### Selected text:
⟨

Northam, appeasement, atonement and black voters
Updated: Jun 17, 2019
Phillip E. Thompson | 4/26/2019, 6 a.m.
Phillip E. Thompson
In recent days, some Democrats in Virginia have seemingly adopted the principal that electoral expediency trumps zero tolerance for racism.
Unfortunately, they received an eye-opening reminder that this strategy will be met by resistance from many of the very people whose votes will be essential for any Democratic victory in November.
On April 14, Mark Marsden, a prominent Fairfax County Democratic state senator, held a fundraiser in which he invited Gov. Ralph S. Northam as an honored guest. In response, the Fairfax County Branch NAACP led a protest that caused Gov. Northam to cancel his appearance at Sen. Marsden’s event.
For many of us who have voted, campaigned and raised money for Democratic candidates, including Sen. Marsden and Gov. Northam, we found Sen. Marsden’s action inviting Gov. Northam to this event to be a slap in the face. What was equally disturbing was that Sen. Marsden, in what many black Virginians took as a fit of white privilege, seemed to be telling us to get over Gov. Northam’s incidents of racial insensitivity.

⟩

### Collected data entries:
⟨

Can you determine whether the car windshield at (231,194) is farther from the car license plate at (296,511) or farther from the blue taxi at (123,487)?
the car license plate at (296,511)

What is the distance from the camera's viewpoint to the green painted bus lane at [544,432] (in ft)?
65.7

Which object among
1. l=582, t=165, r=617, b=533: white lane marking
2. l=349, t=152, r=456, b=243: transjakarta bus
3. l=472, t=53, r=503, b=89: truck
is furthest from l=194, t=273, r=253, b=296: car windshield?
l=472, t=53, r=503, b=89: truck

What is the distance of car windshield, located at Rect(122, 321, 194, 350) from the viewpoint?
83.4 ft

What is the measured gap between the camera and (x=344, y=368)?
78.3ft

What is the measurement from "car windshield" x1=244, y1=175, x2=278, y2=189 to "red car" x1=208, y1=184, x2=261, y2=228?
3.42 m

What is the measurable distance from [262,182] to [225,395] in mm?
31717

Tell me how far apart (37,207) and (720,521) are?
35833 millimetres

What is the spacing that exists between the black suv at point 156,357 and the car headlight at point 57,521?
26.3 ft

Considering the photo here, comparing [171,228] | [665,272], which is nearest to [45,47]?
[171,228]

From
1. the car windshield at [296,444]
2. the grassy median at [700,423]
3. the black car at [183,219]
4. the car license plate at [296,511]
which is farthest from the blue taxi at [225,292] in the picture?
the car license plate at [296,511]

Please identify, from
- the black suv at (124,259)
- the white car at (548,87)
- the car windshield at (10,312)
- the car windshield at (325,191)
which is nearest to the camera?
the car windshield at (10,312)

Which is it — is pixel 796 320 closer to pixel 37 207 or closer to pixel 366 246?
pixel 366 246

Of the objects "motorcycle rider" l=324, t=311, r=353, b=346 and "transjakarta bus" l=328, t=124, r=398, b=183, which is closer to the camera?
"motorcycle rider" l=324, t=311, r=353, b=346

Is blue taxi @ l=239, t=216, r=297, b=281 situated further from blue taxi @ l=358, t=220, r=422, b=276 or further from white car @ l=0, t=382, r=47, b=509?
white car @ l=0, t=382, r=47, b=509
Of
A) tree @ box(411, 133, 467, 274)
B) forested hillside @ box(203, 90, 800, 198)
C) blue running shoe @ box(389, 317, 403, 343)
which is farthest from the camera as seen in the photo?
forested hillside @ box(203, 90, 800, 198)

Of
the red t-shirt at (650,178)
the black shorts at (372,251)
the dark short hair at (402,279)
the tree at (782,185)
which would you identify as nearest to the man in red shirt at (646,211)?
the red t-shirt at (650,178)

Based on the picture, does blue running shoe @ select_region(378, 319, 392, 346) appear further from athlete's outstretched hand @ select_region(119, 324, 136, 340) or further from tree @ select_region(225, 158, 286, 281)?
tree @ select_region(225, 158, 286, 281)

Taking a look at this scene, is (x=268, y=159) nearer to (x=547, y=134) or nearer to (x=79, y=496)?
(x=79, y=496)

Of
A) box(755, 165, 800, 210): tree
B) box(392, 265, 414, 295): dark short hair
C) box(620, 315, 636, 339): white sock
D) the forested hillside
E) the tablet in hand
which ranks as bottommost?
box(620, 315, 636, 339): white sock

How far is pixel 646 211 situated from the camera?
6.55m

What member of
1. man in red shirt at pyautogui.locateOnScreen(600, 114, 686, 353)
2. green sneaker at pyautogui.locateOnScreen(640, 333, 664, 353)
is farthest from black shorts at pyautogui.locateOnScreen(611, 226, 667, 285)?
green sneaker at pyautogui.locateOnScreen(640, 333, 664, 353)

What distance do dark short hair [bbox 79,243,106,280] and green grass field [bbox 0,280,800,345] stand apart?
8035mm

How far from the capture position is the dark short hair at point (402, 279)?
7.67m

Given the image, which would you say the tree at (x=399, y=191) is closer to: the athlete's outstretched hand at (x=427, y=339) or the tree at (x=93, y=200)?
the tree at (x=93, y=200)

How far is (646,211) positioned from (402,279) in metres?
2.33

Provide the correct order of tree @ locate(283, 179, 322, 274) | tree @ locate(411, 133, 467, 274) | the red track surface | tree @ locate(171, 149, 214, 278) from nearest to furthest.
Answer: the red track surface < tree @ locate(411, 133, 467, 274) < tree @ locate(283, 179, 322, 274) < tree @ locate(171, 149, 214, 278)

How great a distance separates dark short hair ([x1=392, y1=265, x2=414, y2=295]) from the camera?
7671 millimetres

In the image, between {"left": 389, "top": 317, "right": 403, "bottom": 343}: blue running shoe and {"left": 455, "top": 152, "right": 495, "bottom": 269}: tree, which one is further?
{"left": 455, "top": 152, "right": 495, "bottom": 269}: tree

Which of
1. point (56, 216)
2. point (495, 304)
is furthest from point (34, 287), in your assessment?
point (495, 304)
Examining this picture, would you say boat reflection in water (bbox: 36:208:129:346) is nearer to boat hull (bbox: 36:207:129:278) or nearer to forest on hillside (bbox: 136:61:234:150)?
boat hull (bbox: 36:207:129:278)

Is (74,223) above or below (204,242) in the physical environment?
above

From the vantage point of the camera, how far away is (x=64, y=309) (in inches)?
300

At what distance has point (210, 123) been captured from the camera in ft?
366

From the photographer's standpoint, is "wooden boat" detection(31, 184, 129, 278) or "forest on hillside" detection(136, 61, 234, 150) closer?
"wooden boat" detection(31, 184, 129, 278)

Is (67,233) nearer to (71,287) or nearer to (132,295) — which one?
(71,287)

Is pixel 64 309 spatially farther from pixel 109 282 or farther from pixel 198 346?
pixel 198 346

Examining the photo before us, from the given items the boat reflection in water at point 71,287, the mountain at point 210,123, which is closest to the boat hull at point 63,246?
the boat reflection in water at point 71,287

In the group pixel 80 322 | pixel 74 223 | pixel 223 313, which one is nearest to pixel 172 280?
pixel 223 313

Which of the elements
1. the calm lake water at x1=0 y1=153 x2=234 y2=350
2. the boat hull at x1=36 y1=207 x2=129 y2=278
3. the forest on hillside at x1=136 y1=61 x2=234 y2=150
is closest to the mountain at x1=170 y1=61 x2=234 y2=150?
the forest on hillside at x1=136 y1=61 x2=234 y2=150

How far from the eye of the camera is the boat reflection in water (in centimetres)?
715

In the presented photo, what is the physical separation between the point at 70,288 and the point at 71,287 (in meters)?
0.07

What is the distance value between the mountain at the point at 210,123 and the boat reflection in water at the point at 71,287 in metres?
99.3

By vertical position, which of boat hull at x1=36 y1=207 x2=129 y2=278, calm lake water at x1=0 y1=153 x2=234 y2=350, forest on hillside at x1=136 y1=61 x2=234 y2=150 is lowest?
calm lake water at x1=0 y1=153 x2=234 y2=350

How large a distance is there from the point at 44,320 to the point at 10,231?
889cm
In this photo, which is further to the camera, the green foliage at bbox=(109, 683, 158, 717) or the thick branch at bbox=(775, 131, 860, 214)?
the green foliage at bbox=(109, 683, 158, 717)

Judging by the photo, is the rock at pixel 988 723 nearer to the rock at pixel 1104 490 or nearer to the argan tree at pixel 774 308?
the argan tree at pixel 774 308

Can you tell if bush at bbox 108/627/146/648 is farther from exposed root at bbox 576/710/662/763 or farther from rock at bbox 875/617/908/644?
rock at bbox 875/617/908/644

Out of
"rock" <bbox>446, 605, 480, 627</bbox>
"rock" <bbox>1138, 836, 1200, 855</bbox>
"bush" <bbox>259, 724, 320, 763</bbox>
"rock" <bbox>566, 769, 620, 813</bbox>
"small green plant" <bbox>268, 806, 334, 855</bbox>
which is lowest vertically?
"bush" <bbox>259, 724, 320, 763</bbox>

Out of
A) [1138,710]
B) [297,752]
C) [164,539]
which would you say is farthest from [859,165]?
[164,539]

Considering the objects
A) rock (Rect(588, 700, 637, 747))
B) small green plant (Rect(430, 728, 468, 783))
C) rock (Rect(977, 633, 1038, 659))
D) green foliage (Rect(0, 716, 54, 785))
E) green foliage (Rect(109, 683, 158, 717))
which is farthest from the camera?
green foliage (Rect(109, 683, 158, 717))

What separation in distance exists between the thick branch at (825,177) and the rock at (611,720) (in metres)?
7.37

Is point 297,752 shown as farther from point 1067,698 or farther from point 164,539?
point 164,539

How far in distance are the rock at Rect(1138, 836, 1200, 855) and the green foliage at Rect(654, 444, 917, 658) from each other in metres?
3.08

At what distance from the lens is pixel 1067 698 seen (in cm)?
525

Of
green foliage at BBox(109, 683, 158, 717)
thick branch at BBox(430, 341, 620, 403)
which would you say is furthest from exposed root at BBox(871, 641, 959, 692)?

⟩

### Exercise brief:
Reproduce word for word the passage of the column on Northam and black voters, starting with "Northam, appeasement, atonement" and going on through "Sen. Marsden’s event.".

### Your response:
Northam, appeasement, atonement and black voters
Updated: Jun 17, 2019
Phillip E. Thompson | 4/26/2019, 6 a.m.
Phillip E. Thompson
In recent days, some Democrats in Virginia have seemingly adopted the principal that electoral expediency trumps zero tolerance for racism.
Unfortunately, they received an eye-opening reminder that this strategy will be met by resistance from many of the very people whose votes will be essential for any Democratic victory in November.
On April 14, Mark Marsden, a prominent Fairfax County Democratic state senator, held a fundraiser in which he invited Gov. Ralph S. Northam as an honored guest. In response, the Fairfax County Branch NAACP led a protest that caused Gov. Northam to cancel his appearance at Sen. Marsden’s event.